Prepaid College Tuition Plans: When to Use Them

I often get questions from readers about their personal finance issues. Periodically I'll answer them here. If you have questions you'd like to ask, please email me by clicking on the "Contact Ray Martin" link to the left.

Dear Ray,
I want to put some money aside for when my sons go to college. One is graduating from high school next year, and the other is graduating in 2015. What are the best short-term and long-term investments right now for these two situations? Thank you.
Isabel B.
Dear Isabel,

First, I wouldn't consider either of these time horizons long term when it comes to investing money. One horizon is immediate and the other is intermediate. Because of that and the relatively compact number of years over which the savings will be liquidated (four years or more to pay for tuition costs), your investment objectives should include safety, liquidity, and a current rate of interest at the top of the list. For the "Now" time horizon, that would not include stocks. But since the other time horizon is in 2015 with the final payment to be made in 2018, a conservative investment allocation balanced among stable value, short term bonds, and stocks could be suitable.

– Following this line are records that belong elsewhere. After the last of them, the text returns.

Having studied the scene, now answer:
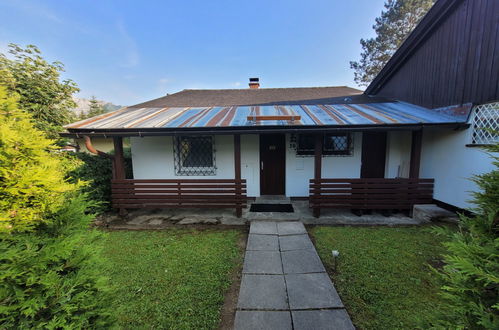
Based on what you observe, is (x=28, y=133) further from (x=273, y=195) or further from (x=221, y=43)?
(x=221, y=43)

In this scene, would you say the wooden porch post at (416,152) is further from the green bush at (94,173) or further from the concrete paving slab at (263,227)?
the green bush at (94,173)

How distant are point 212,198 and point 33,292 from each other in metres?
4.07

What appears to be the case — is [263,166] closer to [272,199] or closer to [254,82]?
[272,199]

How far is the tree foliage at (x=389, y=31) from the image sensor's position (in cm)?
1352

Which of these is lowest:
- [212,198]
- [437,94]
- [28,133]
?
[212,198]

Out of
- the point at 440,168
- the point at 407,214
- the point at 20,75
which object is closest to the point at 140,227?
the point at 20,75

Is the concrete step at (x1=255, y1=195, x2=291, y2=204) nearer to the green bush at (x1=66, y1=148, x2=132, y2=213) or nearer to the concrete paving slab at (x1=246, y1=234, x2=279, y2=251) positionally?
the concrete paving slab at (x1=246, y1=234, x2=279, y2=251)

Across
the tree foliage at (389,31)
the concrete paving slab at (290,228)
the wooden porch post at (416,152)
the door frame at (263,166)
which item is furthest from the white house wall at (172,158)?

In addition, there are several types of plans or accounts worth considering for short- or intermediate- term college savings. These include Prepaid Education Arrangements, 529 plans, and Roth IRAs. Here's the short story on prepaid plans (I'll cover 529 plans and Roth IRAs in my next post later this week):

Prepaid college tuition plans- These are also called Prepaid Education Arrangements (PEAs), and allow folks to buy all or part of a public in-state education at present-day prices. The value of the prepaid amount is usually guaranteed by the state with a promise to equal or exceed annual in-state public college tuition inflation.

Given that the typical annual inflation rate for tuition at state schools is around four to six percent, locking in tuition at today's costs is tantamount to investing that money in a one year CD that pays five percent...where can you get a one year CD today that pays five percent?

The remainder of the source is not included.